Mr. Speaker, I rise on a point of order in regard to Bill C-14, An Act to amend the Citizenship Act (adoption). It is the government's view that an amendment adopted by the Standing Committee on Citizenship and Immigration to add a new clause to the bill should have been found out of order by the chair of the committee. I would ask, Mr. Speaker, that you find that the amendment is indeed out of order.
As Marleau and Montpetit note on page 661-2:
The admissibility of those amendments, and of any other amendments made by a committee, may therefore be challenged on procedural grounds when the House resumes its consideration of the bill at report stage.
The amendment in question added a new subsection to clause 2 of Bill C-14. It reads:
Any decision of the Minister under this section may be appealed to the Immigration Appeal Division of the Immigration and Refugee Board.
This amendment we suggest is inadmissible for three reasons. First, the amendment goes beyond the principle of the bill adopted by this House at second reading. As noted by Marleau and Montpetit at page 645:
If the bill has already received second reading, the committee is bound by the decision of the House and may not amend the bill contrary to its principle.
Speaker Fraser clarified this in a ruling on April 28, 1992. He said:
The committee is restricted in its examination in a number of ways. It cannot infringe on the financial initiative of the Crown, it cannot go beyond the scope of the bill as passed at second reading, and it cannot reach back to the parent act to make further amendments not contemplated in the bill no matter how tempting this may be.
The amendment would provide new powers and a new mandate to the Immigration and Refugee Board beyond what is provided in the Immigration and Refugee Protection Act which creates the board and limits the board's role to immigration and refugee matters but would not involve citizenship.
The principle of Bill C-14, as adopted by the House, was to allow for a grant of citizenship to foreign adopted children without first requiring them to be permanent residents. It was not to provide a new role for the Immigration and Refugee Board.
Second, the amendment is incomplete. As Marleau and Montpetit note on page 656:
As well, an amendment is out of order if it refers to, or is not intelligible without, subsequent amendments or schedules of which notice has not been given, or if it is otherwise incomplete.
The Immigration and Refugee Board, to which the amendment proposes appeals be made, operates under the statutory authority of the Immigration and Refugee Protection Act, not the Citizenship Act.

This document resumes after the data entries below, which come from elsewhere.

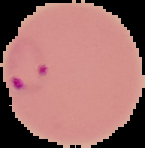
Segmented cell region on a black background. Result: Plasmodium parasites identified. Image is 145×148 pixels. From a thin blood smear.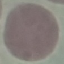
Summary:
  - Result: negative for malaria parasites
  - Preparation: thin smear
  - Stain: Giemsa
  - Image type: cell patch, automatically extracted from a larger field of view and resized to 64 × 64 pixels
  - Capture: smartphone through the microscope eyepiece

Even though I believe the amendment to be outside the scope of the bill, the sponsor neglected to include further amendments to the Immigration and Refugee Protection Act that are necessary to make this amendment intelligible and operational, perhaps in attempting to move an amendment that would not be seen to be out of order on those grounds.

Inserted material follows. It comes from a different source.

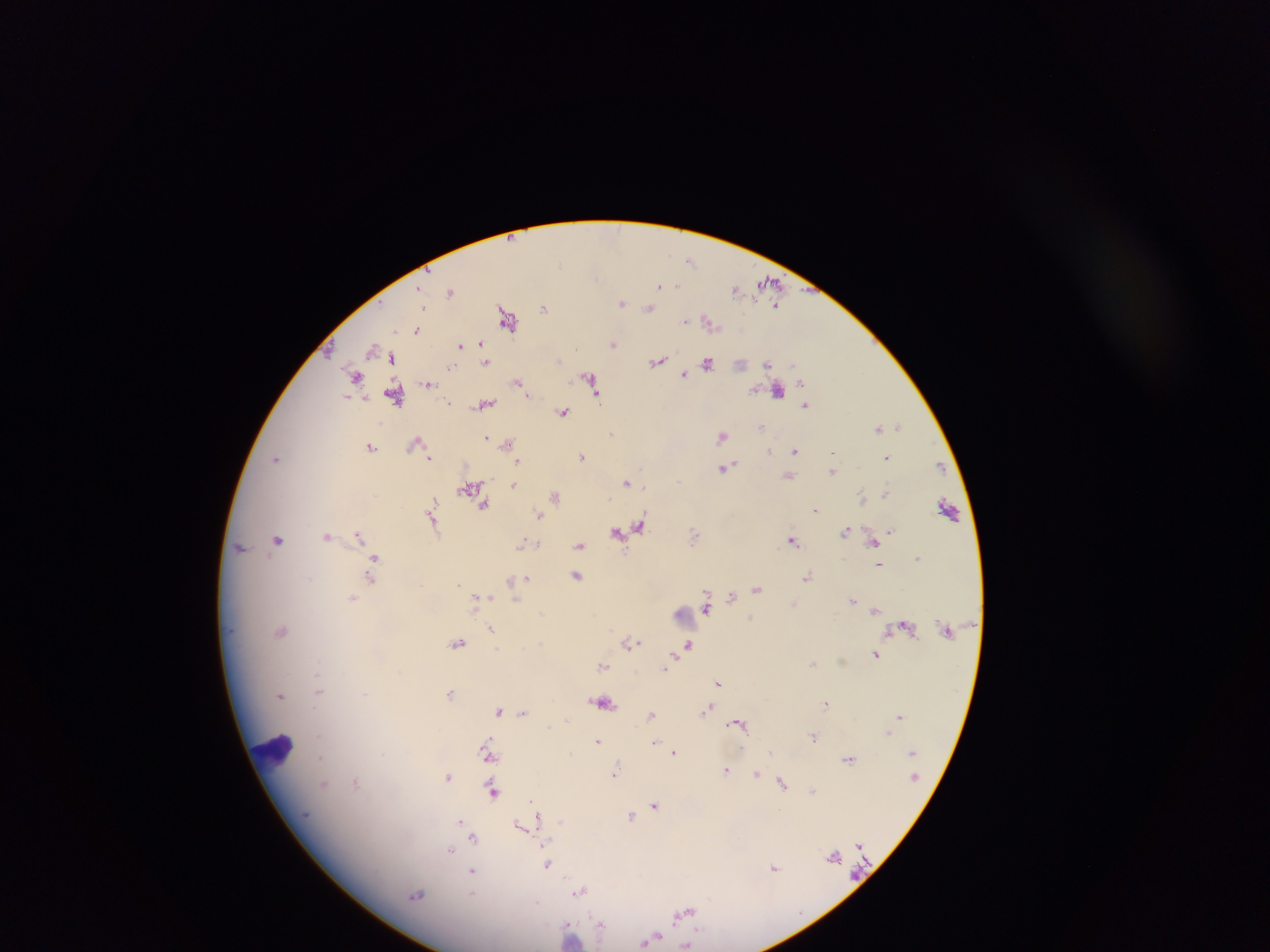
Approximate centers as {x, y} in pixels. Plasmodium parasite locations: {691, 260}, {559, 264}, {769, 281}, {660, 285}, {735, 288}, {451, 292}, {621, 303}, {777, 305}, {422, 307}, {544, 308}, {648, 308}, {507, 319}, {684, 320}, {708, 321}, {417, 329}, {613, 344}, {481, 345}, {460, 346}, {373, 348}, {392, 357}, {486, 361}, {658, 361}, {708, 363}, {768, 364}, {452, 366}, {683, 375}, {356, 376}, {590, 380}, {518, 382}, {429, 383}, {801, 383}, {777, 391}, {396, 394}, {528, 394}, {450, 403}, {484, 404}, {805, 404}, {562, 411}, {898, 426}, {761, 427}, {878, 429}, {611, 434}, {722, 435}, {486, 438}, {508, 442}, {415, 443}, {370, 447}, {769, 451}, {795, 451}, {833, 453}, {581, 456}, {430, 457}, {887, 457}, {276, 459}, {518, 461}, {725, 467}, {939, 467}, {833, 472}, {788, 476}, {626, 482}, {514, 485}, {470, 488}, {887, 493}, {555, 496}, {863, 498}, {484, 505}, {432, 508}, {948, 508}, {816, 510}, {539, 516}, {433, 523}, {641, 527}, {890, 530}, {846, 531}, {618, 532}, {695, 535}, {326, 536}, {358, 536}, {277, 539}, {792, 540}, {873, 542}, {522, 544}, {539, 544}, {580, 546}, {239, 548}, {918, 558}, {374, 559}, {880, 564}, {577, 576}, {808, 576}, {371, 578}, {526, 579}, {512, 582}, {460, 585}, {757, 588}, {514, 589}, {482, 598}, {732, 598}, {352, 599}, {516, 600}, {853, 600}, {706, 607}, {875, 609}, {491, 628}, {281, 631}, {630, 642}, {458, 644}, {688, 645}, {876, 654}, {812, 663}, {602, 665}, {665, 668}, {317, 675}, {719, 683}, {318, 692}, {451, 693}, {365, 694}, {280, 695}, {603, 702}, {826, 703}, {706, 710}, {499, 711}, {523, 712}, {652, 715}, {899, 715}, {567, 718}, {737, 723}, {888, 733}, {814, 736}, {318, 737}, {597, 741}, {654, 741}, {488, 745}, {771, 752}, {674, 753}, {570, 754}, {490, 755}, {319, 759}, {849, 759}, {726, 769}, {616, 771}, {756, 774}, {448, 777}, {782, 783}, {323, 784}, {356, 784}, {493, 791}, {813, 791}, {533, 804}, {655, 806}, {631, 815}, {538, 817}, {460, 822}, {521, 825}, {474, 838}, {450, 850}, {834, 856}, {546, 864}, {774, 868}, {473, 871}, {580, 891}, {418, 895}, {684, 913}, {601, 924}, {571, 936}, {651, 938}, {687, 945}. Leukocyte locations: {686, 616}, {273, 753}. Collected in Ghana. Image is 1270×952 pixels. Single field of view. Thick blood film. Mobile-phone photograph taken through the microscope.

The Immigration and Refugee Protection Act does not provide for, and the amendment does not address, providing the Immigration and Refugee Board with the power to hear citizenship appeals, establishing potential grounds for appeals, specifying the relationship between appeals to the board and existing rights to judicial review, providing the board with the power to rule on the appeal, for example, by granting citizenship which the amendment's reference to an appeal process is meaningless.
These critical authorities are established in the Immigration and Refugee Protection Act for other types of appeals heard by the board and its divisions. Similar legislative provisions would be required for the board to identify its mandate and be able to make orders to resolve appeals of a citizenship decision.

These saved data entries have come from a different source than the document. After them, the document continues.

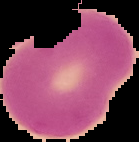 Image is 139×142 pixels. From a thin blood smear. Malaria status: uninfected. Segmented cell region on a black background.Report the malaria status of this cell.
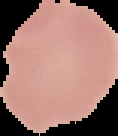

It is uninfected.

Summary:
  - Image size: 118×136 pixels
  - Preparation: thin blood film
  - Image type: cell region segmented out of the field of view; surrounding area masked to black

Third and finally, the reason this amendment is out of order is that it requires a royal recommendation. On May 9, 2005 the Acting Speaker ruled that a new purpose for an existing appropriation requires a royal recommendation: He stated:
The royal recommendation is also required where a bill alters the appropriation of public revenue “under the circumstances, in the manner and for the purposes set out” in the bill.
What this means is that the royal recommendation is not only required in the case where more money is being appropriated, but also in a case where the authorization to spend for a specific purpose is being significantly altered. Furthermore, on February 8, 2005, the Chair ruled:
Where it is clear that the legislative objective of a bill cannot be accomplished without the dedication of public funds to that objective, the bill must be seen as the equivalent of a bill effecting an appropriation.
The same principle applies to amendments. Since the board does not currently deal with citizenship decisions, any existing royal recommendation for the Immigration and Refugee Protection Act could not possibly cover this new purpose.
Moreover, the addition of a new type of appeal hearing could not be implemented without additional public funds, for example, for more board members to hear cases of new policy and administrative resources to support these hearings. The amendment, therefore, requires a royal recommendation.
Given those three reasons, I submit that the amendment is out of order.